Overview of Molecular Cloning
A common techinique in genetic engineering is to insert a new gene into a loop of bacterial DNA called plasmid.
The molecular tool used to cut DNA is a restriction Enzyme such as EcoR1 for the base letter sequence GAATTC. The enzyme then cut the plasmid at this point allowing a new piece of DNA to be inserted. When it cuts, EcoR1 leaves a sticky end. This helps the new gene to attach.
The joins are then stiched together by another enzyme called DNA ligase.
The Details of Molecular Cloning
- Public Consortium Approach
- Celera Approach
- Cut vector and insert with restriction enzymes
- Ligate vector to insert
- Transform plasmids into host(usually bacteria)
Cleave: restriction endonuclease
Combine: DNA ligase
EcoR1 restriction endonuclease's cleavage site has sticky ends.
PvuII restriction endonuclease's cleavage site has blunt ends.
If one of two restriction enzymes has sticky ends, then this allows for directional cloning.
Example(Directional cloning is not always possible)
pBR322. There were very few restriction enzyme could by used. There are 2 antibiotic resistence genes on the vector resistant to Ampicillin and Tetracycline.
Select clones with inserts by antibiotic sensitivity.
If we insert to tetracycling by BamHI, then the bacteria can grow in Ampicillin but not Tetracycline.
But we do not know which direction we insert into vector, now we can use restriction enzyme mapping.
We want the first figure that the HidIII site is near EcoR1 site.
The inserts could be inserted into multiple cloning site(MCS), which also known as a polylinker . The MCS is in the context of a portion of the lacZ gene.
The lacZ gene contains lots of different amino acids, which could produce a protein to cleave a molecule called x gel. The cleave will cause the colonies of the bacteria to turn blue.
If no insert present in lac Z, it will present plue colonies. If insert present, there will be white colonies. If we see white area, then our clony is sucessful.
In the example of human DNA insertion. The bacterial will grow in CmR and will be white. Because there is anti CmR genes and the DNA is inserted into LacZ gene parts.
Other types of cloning
- TA cloning
- Gibson assembly
- Golden Gate assembly
Do not use restrictio enzymes and some do not use DNA ligase, but the basic principle is the same(vector + insert = clone)
Use hybridization to Identify Bacteria with a Clone of a Specific Human Gene
The most commony used DNA sequencing strategy relies on Sanger Dideoxy.
Which is based on the fact that the DNA chain can grow only if 3' prime hydroxyl group is available.

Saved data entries
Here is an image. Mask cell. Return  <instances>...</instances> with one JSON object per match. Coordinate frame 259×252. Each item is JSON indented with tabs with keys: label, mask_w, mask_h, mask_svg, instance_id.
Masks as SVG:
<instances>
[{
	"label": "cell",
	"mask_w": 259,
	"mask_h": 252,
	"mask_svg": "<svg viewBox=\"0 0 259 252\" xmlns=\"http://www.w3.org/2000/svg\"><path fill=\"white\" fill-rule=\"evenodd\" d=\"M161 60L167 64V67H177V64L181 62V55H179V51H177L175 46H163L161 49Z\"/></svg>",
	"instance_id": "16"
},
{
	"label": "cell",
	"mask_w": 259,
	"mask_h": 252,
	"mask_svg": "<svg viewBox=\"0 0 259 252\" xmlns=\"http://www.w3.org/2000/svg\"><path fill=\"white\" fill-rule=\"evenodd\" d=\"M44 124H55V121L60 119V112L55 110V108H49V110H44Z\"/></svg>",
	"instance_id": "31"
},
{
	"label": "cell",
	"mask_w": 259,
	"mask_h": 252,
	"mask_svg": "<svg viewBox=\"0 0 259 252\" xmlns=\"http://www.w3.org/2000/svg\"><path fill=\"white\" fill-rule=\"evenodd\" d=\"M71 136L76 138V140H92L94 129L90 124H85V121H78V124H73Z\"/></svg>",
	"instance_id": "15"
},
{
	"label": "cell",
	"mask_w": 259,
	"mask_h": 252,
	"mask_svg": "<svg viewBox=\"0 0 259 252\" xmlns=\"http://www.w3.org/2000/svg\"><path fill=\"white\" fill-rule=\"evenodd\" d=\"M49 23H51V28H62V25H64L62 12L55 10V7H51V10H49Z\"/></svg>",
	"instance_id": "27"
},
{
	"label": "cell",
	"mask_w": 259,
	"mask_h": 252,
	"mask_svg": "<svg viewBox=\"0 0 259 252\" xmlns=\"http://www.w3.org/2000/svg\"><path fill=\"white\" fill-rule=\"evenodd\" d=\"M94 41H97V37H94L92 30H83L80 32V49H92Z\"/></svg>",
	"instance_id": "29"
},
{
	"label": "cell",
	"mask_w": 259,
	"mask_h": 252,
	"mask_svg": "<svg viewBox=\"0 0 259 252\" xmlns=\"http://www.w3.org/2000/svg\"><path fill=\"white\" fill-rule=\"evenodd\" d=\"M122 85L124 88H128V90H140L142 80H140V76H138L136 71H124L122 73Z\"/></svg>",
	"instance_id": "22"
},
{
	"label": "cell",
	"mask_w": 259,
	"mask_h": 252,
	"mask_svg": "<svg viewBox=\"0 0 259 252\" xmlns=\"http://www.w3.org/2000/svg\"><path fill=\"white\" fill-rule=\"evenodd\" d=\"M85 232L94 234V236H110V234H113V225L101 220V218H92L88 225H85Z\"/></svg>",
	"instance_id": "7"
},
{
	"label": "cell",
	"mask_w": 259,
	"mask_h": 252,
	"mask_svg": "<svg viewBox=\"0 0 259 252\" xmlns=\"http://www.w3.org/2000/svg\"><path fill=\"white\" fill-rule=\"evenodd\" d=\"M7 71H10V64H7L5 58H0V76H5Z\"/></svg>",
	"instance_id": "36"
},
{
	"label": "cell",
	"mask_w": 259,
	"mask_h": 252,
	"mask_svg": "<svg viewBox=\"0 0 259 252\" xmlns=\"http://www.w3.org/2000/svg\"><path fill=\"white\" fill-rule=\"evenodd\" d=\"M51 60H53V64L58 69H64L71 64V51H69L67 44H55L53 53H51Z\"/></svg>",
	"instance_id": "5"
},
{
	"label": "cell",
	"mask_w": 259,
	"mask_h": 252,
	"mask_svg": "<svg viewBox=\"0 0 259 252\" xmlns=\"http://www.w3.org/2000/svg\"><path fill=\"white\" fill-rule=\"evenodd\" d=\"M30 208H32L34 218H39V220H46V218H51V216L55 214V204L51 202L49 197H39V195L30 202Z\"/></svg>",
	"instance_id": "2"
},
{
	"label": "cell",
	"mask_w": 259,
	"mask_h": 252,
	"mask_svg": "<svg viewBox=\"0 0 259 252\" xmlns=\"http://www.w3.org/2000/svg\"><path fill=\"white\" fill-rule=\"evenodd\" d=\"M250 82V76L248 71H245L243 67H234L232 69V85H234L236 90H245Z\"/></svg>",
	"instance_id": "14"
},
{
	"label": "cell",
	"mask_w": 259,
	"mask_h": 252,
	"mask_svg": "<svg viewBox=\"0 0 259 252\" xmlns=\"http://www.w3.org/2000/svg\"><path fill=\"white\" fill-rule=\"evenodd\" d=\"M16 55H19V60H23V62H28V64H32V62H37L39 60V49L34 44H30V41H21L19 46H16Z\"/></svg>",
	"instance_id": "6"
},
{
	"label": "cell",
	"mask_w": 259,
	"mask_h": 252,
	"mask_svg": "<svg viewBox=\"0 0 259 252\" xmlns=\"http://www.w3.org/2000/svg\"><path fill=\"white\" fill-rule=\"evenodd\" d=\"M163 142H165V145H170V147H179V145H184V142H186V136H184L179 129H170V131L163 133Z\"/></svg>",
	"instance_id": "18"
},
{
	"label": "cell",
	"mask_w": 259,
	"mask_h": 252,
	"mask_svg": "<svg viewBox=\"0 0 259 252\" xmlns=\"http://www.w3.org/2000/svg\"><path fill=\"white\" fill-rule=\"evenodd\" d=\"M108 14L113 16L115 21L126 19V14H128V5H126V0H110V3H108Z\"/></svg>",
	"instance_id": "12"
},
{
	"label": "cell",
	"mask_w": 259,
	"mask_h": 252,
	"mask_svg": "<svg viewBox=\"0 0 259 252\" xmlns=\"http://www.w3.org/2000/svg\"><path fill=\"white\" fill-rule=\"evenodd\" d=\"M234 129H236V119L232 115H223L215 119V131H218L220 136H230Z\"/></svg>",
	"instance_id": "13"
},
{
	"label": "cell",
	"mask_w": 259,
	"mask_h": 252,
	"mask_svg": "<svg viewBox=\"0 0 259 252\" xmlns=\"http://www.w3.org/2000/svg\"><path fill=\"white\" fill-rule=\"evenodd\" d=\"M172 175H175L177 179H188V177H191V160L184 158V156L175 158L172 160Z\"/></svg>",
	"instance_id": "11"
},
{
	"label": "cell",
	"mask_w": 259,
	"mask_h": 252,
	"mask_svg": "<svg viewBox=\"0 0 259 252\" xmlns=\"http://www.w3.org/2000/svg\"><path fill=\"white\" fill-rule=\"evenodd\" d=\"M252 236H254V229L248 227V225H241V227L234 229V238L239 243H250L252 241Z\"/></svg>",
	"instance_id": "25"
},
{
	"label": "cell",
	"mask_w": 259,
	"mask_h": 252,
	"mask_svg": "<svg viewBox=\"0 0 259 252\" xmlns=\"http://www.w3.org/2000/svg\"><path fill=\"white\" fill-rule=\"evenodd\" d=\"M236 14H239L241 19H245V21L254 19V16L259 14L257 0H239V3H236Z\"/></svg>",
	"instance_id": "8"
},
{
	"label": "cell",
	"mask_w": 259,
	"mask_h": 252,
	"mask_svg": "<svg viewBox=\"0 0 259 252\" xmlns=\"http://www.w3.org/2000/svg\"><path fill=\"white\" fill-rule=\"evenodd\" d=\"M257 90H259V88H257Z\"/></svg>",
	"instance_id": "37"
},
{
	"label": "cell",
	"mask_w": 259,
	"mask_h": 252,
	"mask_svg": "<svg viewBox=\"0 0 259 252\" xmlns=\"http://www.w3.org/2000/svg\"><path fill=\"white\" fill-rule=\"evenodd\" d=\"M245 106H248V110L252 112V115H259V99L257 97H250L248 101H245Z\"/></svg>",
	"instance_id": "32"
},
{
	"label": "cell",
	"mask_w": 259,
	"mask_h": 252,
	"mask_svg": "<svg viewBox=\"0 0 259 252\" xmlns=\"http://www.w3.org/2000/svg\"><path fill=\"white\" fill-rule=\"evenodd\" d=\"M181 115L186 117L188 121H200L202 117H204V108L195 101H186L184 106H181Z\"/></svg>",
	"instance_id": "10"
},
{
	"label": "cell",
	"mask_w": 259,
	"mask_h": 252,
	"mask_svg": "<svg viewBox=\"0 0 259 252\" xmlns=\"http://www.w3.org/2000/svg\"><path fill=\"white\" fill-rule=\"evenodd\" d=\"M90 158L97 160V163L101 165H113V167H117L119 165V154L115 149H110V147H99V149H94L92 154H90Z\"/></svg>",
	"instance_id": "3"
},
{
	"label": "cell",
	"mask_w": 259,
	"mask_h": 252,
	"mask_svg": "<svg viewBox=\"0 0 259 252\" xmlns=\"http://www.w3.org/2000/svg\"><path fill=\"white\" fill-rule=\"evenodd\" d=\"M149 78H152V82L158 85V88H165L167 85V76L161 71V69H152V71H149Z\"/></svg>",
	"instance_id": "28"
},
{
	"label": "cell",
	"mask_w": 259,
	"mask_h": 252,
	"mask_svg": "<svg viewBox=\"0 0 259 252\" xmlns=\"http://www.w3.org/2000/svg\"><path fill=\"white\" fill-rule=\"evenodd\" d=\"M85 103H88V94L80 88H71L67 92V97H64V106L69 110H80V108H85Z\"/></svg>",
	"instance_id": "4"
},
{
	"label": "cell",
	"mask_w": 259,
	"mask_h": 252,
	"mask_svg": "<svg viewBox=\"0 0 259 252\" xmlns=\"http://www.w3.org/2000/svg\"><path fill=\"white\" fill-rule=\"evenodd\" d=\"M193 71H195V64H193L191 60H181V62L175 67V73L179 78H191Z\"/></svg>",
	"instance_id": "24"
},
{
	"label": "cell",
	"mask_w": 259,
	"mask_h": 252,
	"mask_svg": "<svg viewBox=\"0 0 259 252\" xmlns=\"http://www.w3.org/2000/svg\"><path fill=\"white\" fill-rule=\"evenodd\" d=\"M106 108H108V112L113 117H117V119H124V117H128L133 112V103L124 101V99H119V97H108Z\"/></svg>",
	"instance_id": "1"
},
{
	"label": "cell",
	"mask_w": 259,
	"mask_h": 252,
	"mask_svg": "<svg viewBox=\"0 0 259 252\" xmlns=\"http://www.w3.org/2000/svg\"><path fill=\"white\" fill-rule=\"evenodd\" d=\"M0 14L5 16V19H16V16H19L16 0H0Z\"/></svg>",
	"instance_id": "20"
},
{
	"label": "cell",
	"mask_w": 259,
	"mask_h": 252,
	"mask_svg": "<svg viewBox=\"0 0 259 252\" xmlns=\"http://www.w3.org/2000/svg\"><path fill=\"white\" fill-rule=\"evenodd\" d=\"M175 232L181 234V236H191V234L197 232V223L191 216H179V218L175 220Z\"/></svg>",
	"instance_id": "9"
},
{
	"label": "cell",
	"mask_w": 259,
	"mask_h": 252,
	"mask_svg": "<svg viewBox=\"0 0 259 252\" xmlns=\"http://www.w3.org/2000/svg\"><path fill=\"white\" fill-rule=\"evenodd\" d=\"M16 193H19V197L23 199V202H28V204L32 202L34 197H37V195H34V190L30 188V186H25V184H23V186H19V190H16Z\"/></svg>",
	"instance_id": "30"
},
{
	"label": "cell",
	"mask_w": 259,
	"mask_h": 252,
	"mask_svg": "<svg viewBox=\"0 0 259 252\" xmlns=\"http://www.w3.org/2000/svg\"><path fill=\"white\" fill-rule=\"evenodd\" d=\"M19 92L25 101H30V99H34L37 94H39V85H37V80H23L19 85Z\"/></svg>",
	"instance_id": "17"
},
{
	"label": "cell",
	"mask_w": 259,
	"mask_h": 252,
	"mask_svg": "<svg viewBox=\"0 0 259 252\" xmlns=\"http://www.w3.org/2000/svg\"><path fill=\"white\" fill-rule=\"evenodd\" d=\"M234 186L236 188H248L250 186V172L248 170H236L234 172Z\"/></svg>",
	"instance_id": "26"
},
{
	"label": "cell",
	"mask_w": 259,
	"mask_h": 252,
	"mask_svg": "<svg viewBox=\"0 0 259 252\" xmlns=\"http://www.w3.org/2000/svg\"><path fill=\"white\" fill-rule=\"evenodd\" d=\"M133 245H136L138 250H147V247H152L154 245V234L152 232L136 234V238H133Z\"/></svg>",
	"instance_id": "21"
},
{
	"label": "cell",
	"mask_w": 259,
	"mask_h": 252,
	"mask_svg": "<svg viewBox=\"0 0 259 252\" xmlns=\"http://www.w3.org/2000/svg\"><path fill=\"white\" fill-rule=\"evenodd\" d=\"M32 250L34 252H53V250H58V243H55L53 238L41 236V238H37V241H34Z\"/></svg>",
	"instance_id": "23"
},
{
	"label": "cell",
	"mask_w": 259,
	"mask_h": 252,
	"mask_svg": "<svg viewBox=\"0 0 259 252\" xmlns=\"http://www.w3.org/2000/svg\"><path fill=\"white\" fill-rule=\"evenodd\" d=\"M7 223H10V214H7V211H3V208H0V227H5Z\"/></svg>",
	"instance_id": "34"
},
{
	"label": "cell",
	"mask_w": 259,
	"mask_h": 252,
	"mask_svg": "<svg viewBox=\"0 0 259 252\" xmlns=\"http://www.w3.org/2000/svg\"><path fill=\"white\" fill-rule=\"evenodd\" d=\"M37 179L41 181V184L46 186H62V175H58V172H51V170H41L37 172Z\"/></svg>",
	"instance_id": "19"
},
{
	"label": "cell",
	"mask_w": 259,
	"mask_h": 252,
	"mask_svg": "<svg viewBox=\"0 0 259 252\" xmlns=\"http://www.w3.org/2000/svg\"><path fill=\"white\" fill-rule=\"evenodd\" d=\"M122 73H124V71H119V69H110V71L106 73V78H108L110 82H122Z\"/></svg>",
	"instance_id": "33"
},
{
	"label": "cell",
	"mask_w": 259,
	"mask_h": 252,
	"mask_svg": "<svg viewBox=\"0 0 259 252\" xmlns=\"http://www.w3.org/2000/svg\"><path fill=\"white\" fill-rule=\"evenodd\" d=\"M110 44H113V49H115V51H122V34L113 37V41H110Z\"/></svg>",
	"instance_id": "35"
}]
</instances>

#### Task description:
Continue the text on molecular cloning from its final sentence.

#### The answer:
A small amount og synthetic nucleotides called dideoxy nucleotides are added to the reaction mixture. The dideoxynucleotide has a hydrogen atom rather than a hydroxyl group on its 3' carbon. So it cannot form a phosphodiester bond with another nucleotide and thus terminates the chain.
- Tamplate DNA
- ddATP, ddGTP, ddCTP, ddTTP(labeled woth four different fluorescent dyes)
- dATP, dGTP, dCTP, dTTP
- DNA polymerase 1
By the end of the reaction period, a population of DNA of various sizes arre produced. Placed in a small capillary tube gel for electrophoresis. The gel slows down the DNA fragments which are negatively charged migrate toward the positive electrode. The largest fragment moves the slowest.
A laser detector is detecting the color of different dideoxynucleotides. So we can get to know the template DNA sequence.
Illumina Sequencing by Synthesis
The Illumina sequencing work flow is composed of 4 basic steps
- Sample preparation
- Cluster generation
- Data analysis
All the preparation methods add adaptors to the ends of the DNA fragments.
Each fragment molecule is isothermally amplified. The flow cell is a glass slide with lanes. Each lane is a channel coated with a lawn, composed of two types of oligos.
Coming oligos is complimentary to the adaper region on one of the fragment strands.
A polymerase creates a complement of the hybridized fragment.
The doubled stranded molecule is denatured and the original template is washed away.
The strand is clonally amplified through bridge amplification.
The the bridge is denatured, resulting in 2 single-stranded copy of molecule tethered to the flow cell.
The process is then repeated over and over
After amplification, the reverse strands are cleaved and washed off.
The 3' ends are blocked to prevent unwanted priming.
With each cycle, fluorescently tagged nucleotides compete for addition for the growing chain. Only one is coorperated based on the sequence of the template.
After the addition of each nucleotide, the clusters are excited by a light source. The characteristic flurescent signal is emitted.
This process is called Sequencing-by-Synthesis.
The number of cycles determines the length of the read.
The emission wave length, along with the signal intensity, determins the base call. For a given cluster, all identical strands are read simultaneously.
Then the read is growing in the repeat bridge amplification.